I am going to keep expressing. Though I have no conclusions, and I’m just as confused as ever. I’m still not better, though at least my mind is back online. I have gone almost nowhere, except to coffee shops and stores for food. I have spoken with no one since last Thursday except very briefly to a friend, and didn’t mention going through stuff. I have avoided all the things I’ve tried to build into my life to give me an illusion of having people to see – no 12 step group, no church, no monthly discussion group, no walk with a friend, and tonight again no 12 step group. So, I have spoken with no one about what is happening for me.
The feeling of needing to avoid people is very intense. At the start of the day, I plan on doing these small activities, and when the time comes to leave, I do not go. It feels like zero motivation. You might not realize it, but to even just show up somewhere requires a small amount of hope. Somewhere in your mind, you need the tiny feeling that something good might happen at this event, or that you can get something out of that. I’m completely missing that tiny feeling. How can you go to something when you just see a grey wasteland? How are you going to connect with anyone across all that grey deadness?
I still feel as if something shocking has happened to me. My insides feel kind of jolted, and I have a shocked feeling. Also, I want to lie down an awful lot. I read to try and distract from the sadness and loss.
I’m thinking about medication. For me, they don’t work very well, but they do work a bit for the first few months. That is, you wait three weeks, feel pretty sick, and then they kick in and you feel a bit calmer. For me, I stay slightly nauseous also. But the feeling is better than this. It’s not really a good option though. I know they don’t really change anything. Then they stop working, and you keep taking them, just in case they might be helping. They’re this crappy trap.

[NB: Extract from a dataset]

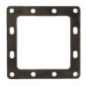 P.Flanschdichtung R140,V136-140 - DFD005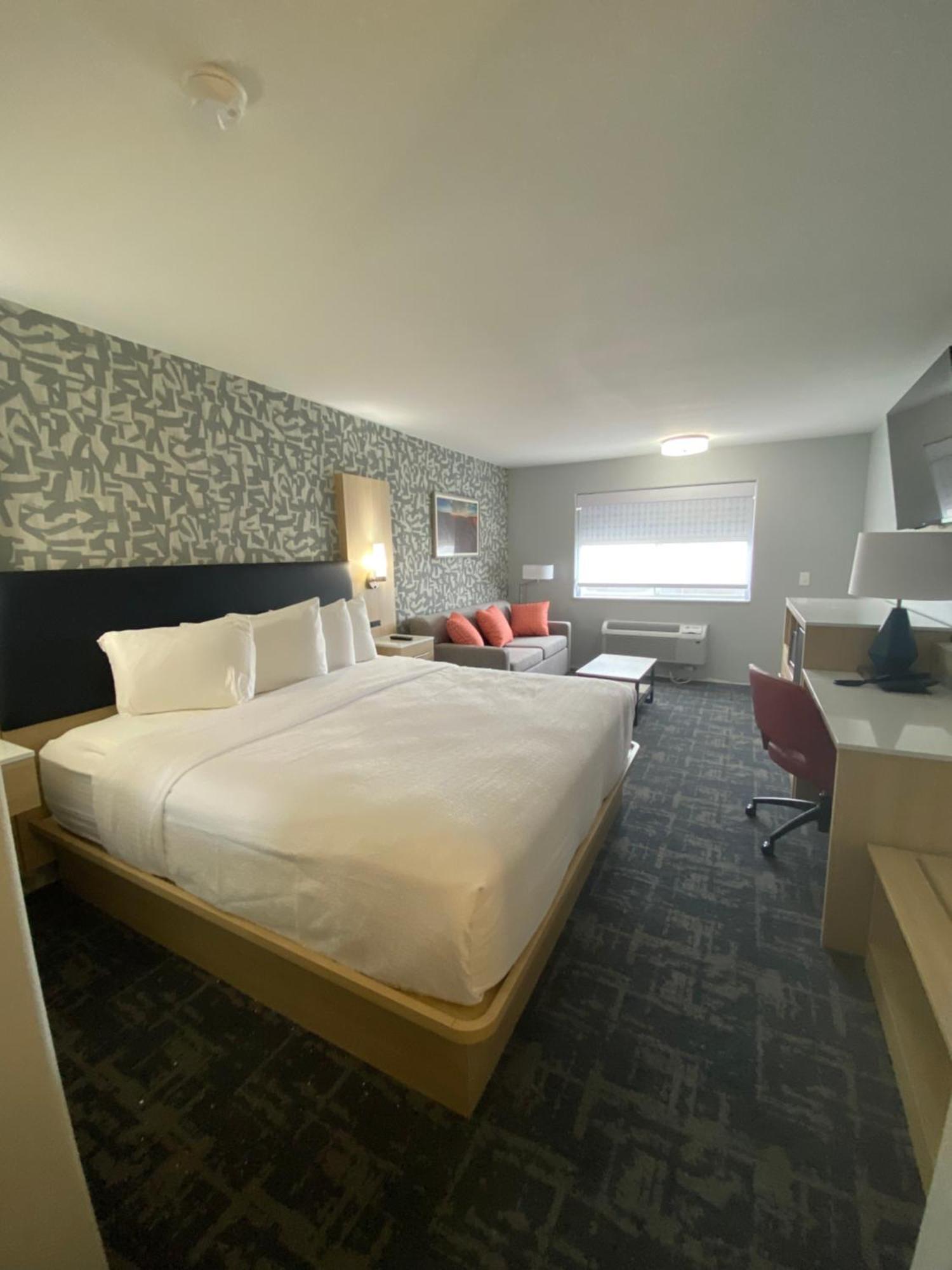 Best Western Montrose Inn Εξωτερικό φωτογραφία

I think about the crisis line. Should I call? Am I bad enough?
I’ve written Ron a few emails. He has replied very briefly, but never in a way that made me feel he gets what I’m talking about. I wrote him an allegorical type story too. It was kind of fun to write, but also kind of scary, because it alludes to things I don’t like to think about. He replied that it was powerful, and then said a bit of stuff that basically showed he didn’t get what I was saying.
I just want to go back to how I was feeling last week before therapy. I was coping. Now I can no longer cope. For instance. The front window of my apartment doesn’t close completely. This is fine in the summer. But now, it’s really cold. So I need to call my landlady to fix it. I can’t call her as I’m afraid of the phone. So I’m wearing three sweaters and a hat in my living room. So stupid. I am a grown-up and I need to deal. I can’t believe I can’t do this.
I truly don’t know what happened to cause me to go downhill like this. Maybe it was just too much bad stuff all at once. I seem to be having a problem of feeling things as we discuss them in session. I just don’t realize how bad I feel until I get home. I do remember feeling this huge warning go off internally in my session, when I asked Ron to stop speaking about my family. He thought that was me just resisting. But maybe that was the signal that things were so bad as to be unmanageable at that point.
I don’t get why I’m like this. Clearly a lot of people feel pain from their therapy, but I think I am kind of on the extreme end of that. Being disabled like this from therapy seems kind of inexplicable.
I have a session tomorrow morning, so wish me luck. Ron is unexpectedly taking next week off, something he didn’t inform me about until I asked for a session next week. I guess he was going to tell me the session before. He’s usually better than this and does give notice of his holidays.
I don’t know if this will be my last session with him. I don’t want to throw myself further into a crisis by threatening inner parts that we won’t keep seeing him, so I’m being careful. I do know if I tell him I need support and that’s all right now, he will go along with that. I did not get him a token gift this year. I don’t feel like giving him anything.